Empty Mansions
Empty Mansions: The mysterious life of Hugette Clark and the spending of a great American fortune by Bill Dedman and Paul Clark Newell, Jr.
Hugette Clark, heiress to a significant chunk of the Senator W.A. Clark fortune (Butte and Jerome copper mines, railroads, etc.), died on May 21, 2011, at the age of 104, in New York City. As of July, 2014 her estimated $300MM estate has yet to be settled. In spite of her wealth, her generally excellent (given her age) physical and mental health; her ownership of luxurious apartments in New York and mansions in Connecticut and California, she spent the last 20 years of her life in mediocre hospital rooms in NYC.
The basic questions Dedman and Newell address are: Firstly, was Hugette competent to make the decisions she did over the last 20 years of her life, or was she a mentally feeble invalid taken advantage of by her attorney, her accountant (the latter a convicted sex offender who, together with the lawyer, stood to make $6MM based on the wills they drafted for her), and by her nurse, who received gifts valued at $31MM over the course of her employment and stood to inherit more, based on the wills? Secondly, did growing up with extreme wealth and privilege somehow handicap Hugette and doom her to a reclusive later life (she essentially stopped interacting face-to face with all but her closest advisors, employees and care givers after her mother died in 1963), which she devoted to collecting dolls, ordering intricate custom houses for them and giving wads of money away to friends, new and old?

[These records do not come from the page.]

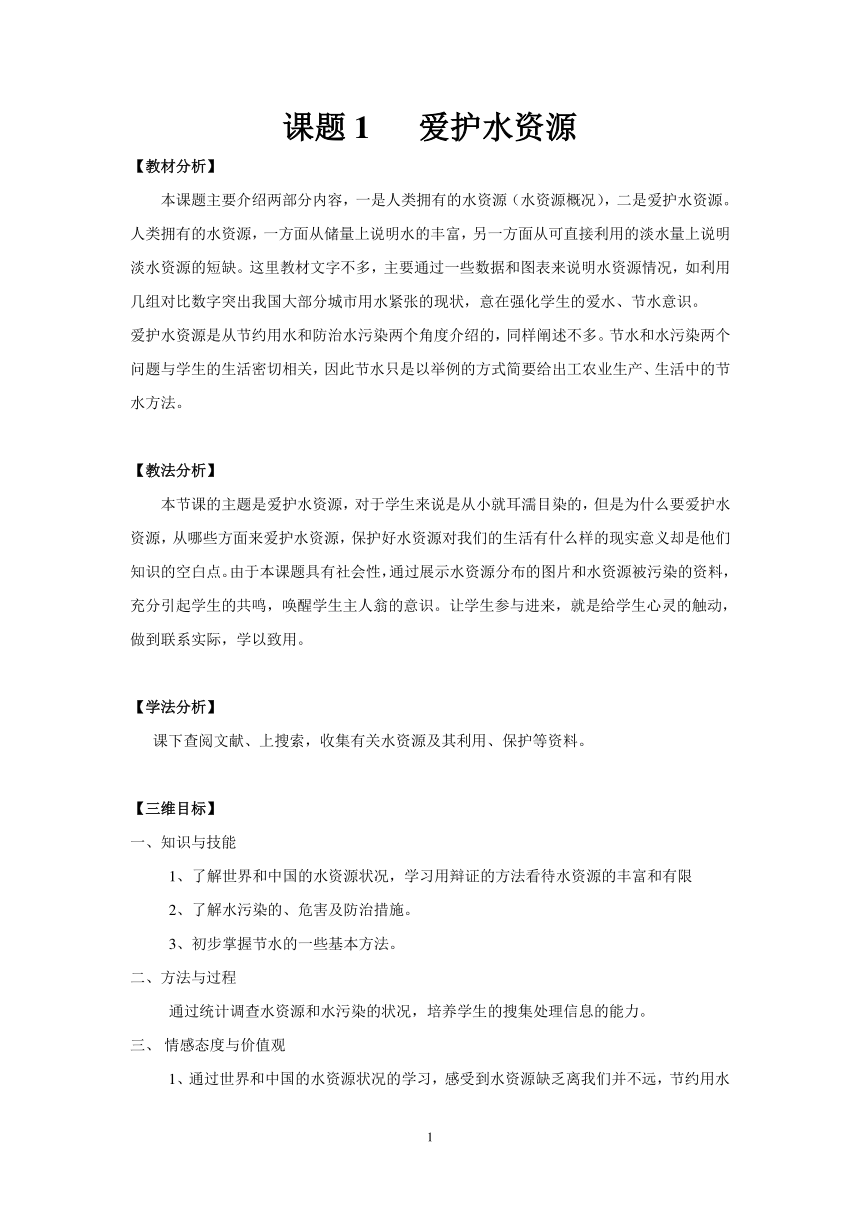 课题 1　爱护水资源

【教材分析】

本课题主要介绍两部分内容，一是人类拥有的水资源（水资源概况），二是爱护水资源。人类拥有的水资源，一方面从储量上说明水的丰富，另一方面从可直接利用的淡水量上说明淡水资源的短缺。这里教材文字不多，主要通过一些数据和图表来说明水资源情况，如利用几组对比数字突出我国大部分城市用水紧张的现状，意在强化学生的爱水、节水意识。
爱护水资源是从节约用水和防治水污染两个角度介绍的，同样阐述不多。节水和水污染两个问题与学生的生活密切相关，因此节水只是以举例的方式简要给出工农业生产、生活中的节水方法。

【教法分析】

本节课的主题是爱护水资源，对于学生来说是从小就耳濡目染的，但是为什么要爱护水资源，从哪些方面来爱护水资源，保护好水资源对我们的生活有什么样的现实意义却是他们知识的空白点。由于本课题具有社会性，通过展示水资源分布的图片和水资源被污染的资料，充分引起学生的共鸣，唤醒学生主人翁的意识。让学生参与进来，就是给学生心灵的触动，做到联系实际，学以致用。

【学法分析】

课下查阅文献、上搜索，收集有关水资源及其利用、保护等资料。

【三维目标】

一、知识与技能

1、了解世界和中国的水资源状况，学习用辩证的方法看待水资源的丰富和有限

2、了解水污染的、危害及防治措施。

3、初步掌握节水的一些基本方法。

二、方法与过程

通过统计调查水资源和水污染的状况，培养学生的搜集处理信息的能力。

三、 情感态度与价值观

1、通过世界和中国的水资源状况的学习，感受到水资源缺乏离我们并不远，节约用水

1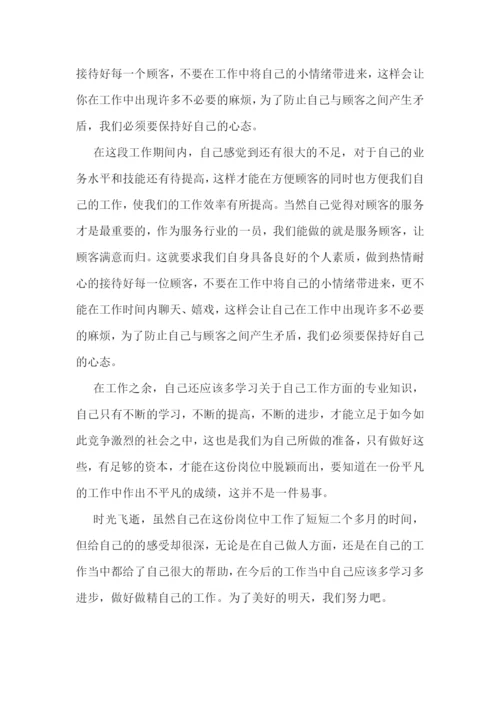 接待好每一个顾客，不要在工作中将自己的小情绪带进来，这样会让你在工作中出现许多不必要的麻烦，为了防止自己与顾客之间产生矛盾，我们必须要保持好自己的心态。

在这段工作期间内，自己感觉到还有很大的不足，对于自己的业务水平和技能还有待提高，这样才能在方便顾客的同时也方便我们自己的工作，使我们的工作效率有所提高。当然自己觉得对顾客的服务才是最重要的，作为服务行业的一员，我们能做的就是服务顾客，让顾客满意而归。这就要求我们自身具备良好的个人素质，做到热情耐心的接待好每一位顾客，不要在工作中将自己的小情绪带进来，更不能在工作时间内聊天、嬉戏，这样会让自己在工作中出现许多不必要的麻烦，为了防止自己与顾客之间产生矛盾，我们必须要保持好自己的心态。

在工作之余，自己还应该多学习关于自己工作方面的专业知识，自己只有不断的学习，不断的提高，不断的进步，才能立足于如今如此竞争激烈的社会之中，这也是我们为自己所做的准备，只有做好这些，有足够的资本，才能在这份岗位中脱颖而出，要知道在一份平凡的工作中作出不平凡的成绩，这并不是一件易事。

时光飞逝，虽然自己在这份岗位中工作了短短二个多月的时间，但给自己的的感受却很深，无论是在自己做人方面，还是在自己的工作当中都给了自己很大的帮助，在今后的工作当中自己应该多学习多进步，做好做精自己的工作。为了美好的明天，我们努力吧。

Thirdly, and perhaps most interesting for a mining history aficionado such as this reviewer, the authors give some insights into Senator Clark’s life and times, going some way toward tempering the black image of him left by Mark Twain, who said: “His history is known to everybody; he is as rotten a human being as can be found anywhere under the flag; he is a shame to the American nation, and no one has helped him to the senate who did not know that his proper place was the penitentiary with a ball and chain on his legs.”

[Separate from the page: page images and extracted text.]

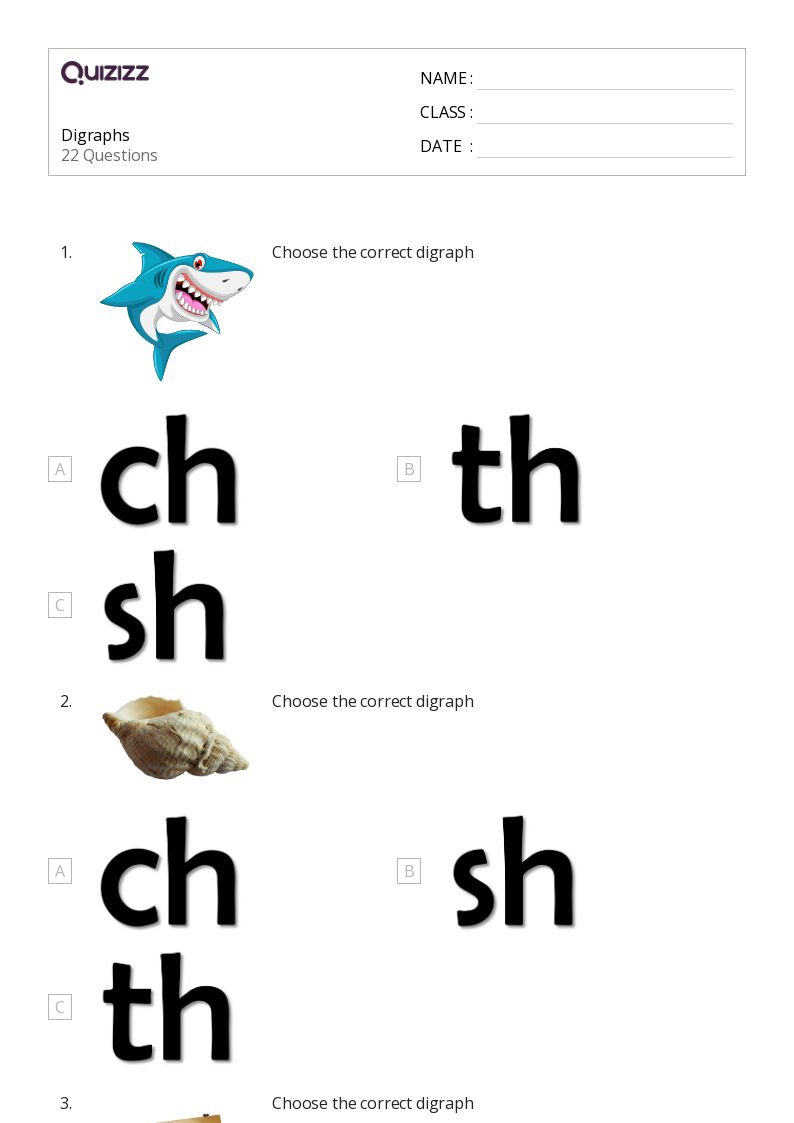 Quizizz

Digraphs
22 Questions

NAME : ____
CLASS : ____
DATE : ____

1. Choose the correct digraph

A ch
B th
C sh

2. Choose the correct digraph

A ch
B sh
C th

3. Choose the correct digraph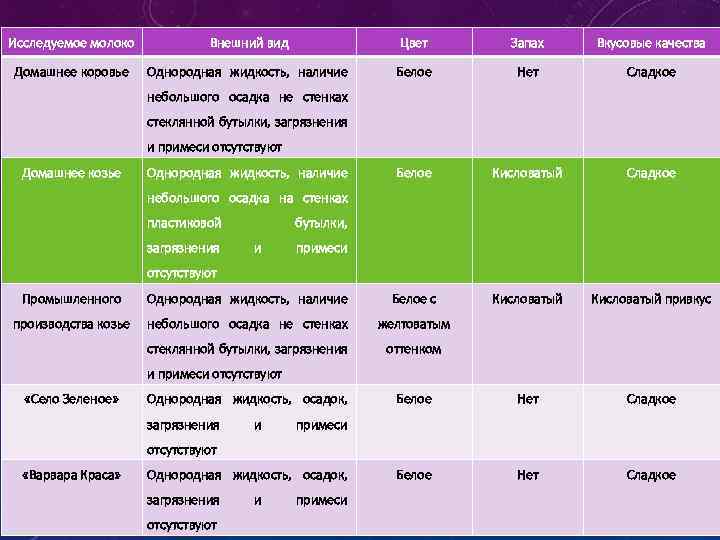 | Исследуемое молоко | Внешний вид | Цвет | Запах | Вкусовые качества |
|---|---|---|---|---|
| Домашнее коровье | Однородная жидкость, наличие небольшого осадка не стенках стеклянной бутылки, загрязнения и примеси отсутствуют | Белое | Нет | Сладкое |
| Домашнее козье | Однородная жидкость, наличие небольшого осадка на стенках пластиковой бутылки, загрязнения и примеси отсутствуют | Белое | Кисловатый | Сладкое |
| Промышленного производства козье | Однородная жидкость, наличие небольшого осадка не стенках стеклянной бутылки, загрязнения и примеси отсутствуют | Белое с желтоватым оттенком | Кисловатый | Кисловатый привкус |
| «Село Зеленое» | Однородная жидкость, осадок, загрязнения и примеси отсутствуют | Белое | Нет | Сладкое |
| «Варвара Краса» | Однородная жидкость, осадок, загрязнения и примеси отсутствуют | Белое | Нет | Сладкое |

Attributed without proof to Clark, and equally damning, is this famous quote: “I never bought a man who wasn’t for sale.”
W.A. made his fortune in the rough-and-tumble west of the late 19th C as a prospector, mail contractor, retailer, mine owner and railroad builder. His epic battle with Marcus Daily (the infamous “War of the Copper Kings) for primacy in the Butte district and in Montana politics included numerous failed campaigns for political office in and from Montana. His quest for a title, for that was what it really amounted to, culminated with his “winning” (buying), losing and finally winning again a coveted seat in the US Senate, much to the detriment of his reputation. Interestingly, the author’s present evidence that Twain may have had ulterior motives for attacking Clark, being in thrall financially to Clark’s arch-rivals at the Standard Oil-controlled Amalgamated Copper Company.

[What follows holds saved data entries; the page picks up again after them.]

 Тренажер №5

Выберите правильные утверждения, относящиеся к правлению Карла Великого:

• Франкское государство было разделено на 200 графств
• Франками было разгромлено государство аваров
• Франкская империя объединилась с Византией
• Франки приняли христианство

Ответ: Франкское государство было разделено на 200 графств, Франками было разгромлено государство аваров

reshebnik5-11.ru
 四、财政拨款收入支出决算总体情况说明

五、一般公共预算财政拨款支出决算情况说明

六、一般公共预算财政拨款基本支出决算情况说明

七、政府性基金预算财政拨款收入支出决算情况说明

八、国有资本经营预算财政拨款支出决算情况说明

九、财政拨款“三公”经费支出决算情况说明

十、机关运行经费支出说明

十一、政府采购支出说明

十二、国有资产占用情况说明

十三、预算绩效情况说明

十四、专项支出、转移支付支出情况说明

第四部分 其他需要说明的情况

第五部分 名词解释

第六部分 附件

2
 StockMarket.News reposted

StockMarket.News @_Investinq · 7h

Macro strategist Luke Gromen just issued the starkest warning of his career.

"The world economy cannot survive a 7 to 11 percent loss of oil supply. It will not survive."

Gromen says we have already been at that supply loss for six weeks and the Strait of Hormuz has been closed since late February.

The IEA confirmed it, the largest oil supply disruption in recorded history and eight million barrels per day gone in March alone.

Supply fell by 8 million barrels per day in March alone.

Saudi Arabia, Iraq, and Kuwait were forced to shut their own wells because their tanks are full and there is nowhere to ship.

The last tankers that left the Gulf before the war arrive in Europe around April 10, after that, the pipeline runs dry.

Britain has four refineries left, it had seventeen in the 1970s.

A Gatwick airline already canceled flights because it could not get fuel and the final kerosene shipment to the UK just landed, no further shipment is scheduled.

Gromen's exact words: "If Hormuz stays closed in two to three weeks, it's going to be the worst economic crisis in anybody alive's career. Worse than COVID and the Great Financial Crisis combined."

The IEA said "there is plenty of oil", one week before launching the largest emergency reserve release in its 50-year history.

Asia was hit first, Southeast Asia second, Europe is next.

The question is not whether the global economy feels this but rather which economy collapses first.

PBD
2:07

Though personally generous, Clark never endowed charitable foundations like his rival “Gilded Age” plutocrats, the Rockefellers, Carnegies, and Mellons. He bequeathed his art collection to the New York’s Met, but with such onerous conditions that they refused to accept it and it ended up at his second choice the Cochoran Gallery in Washington. None of this helped posthumously polish his tarnished reputation.
Empty Mansions is an interesting piece of investigative reporting on a creative and generous woman who, based on her own words and the accounts of those closest to her, actually had a full and happy, though very idiosyncratic, life. It should be of interest both to students of human nature and American history.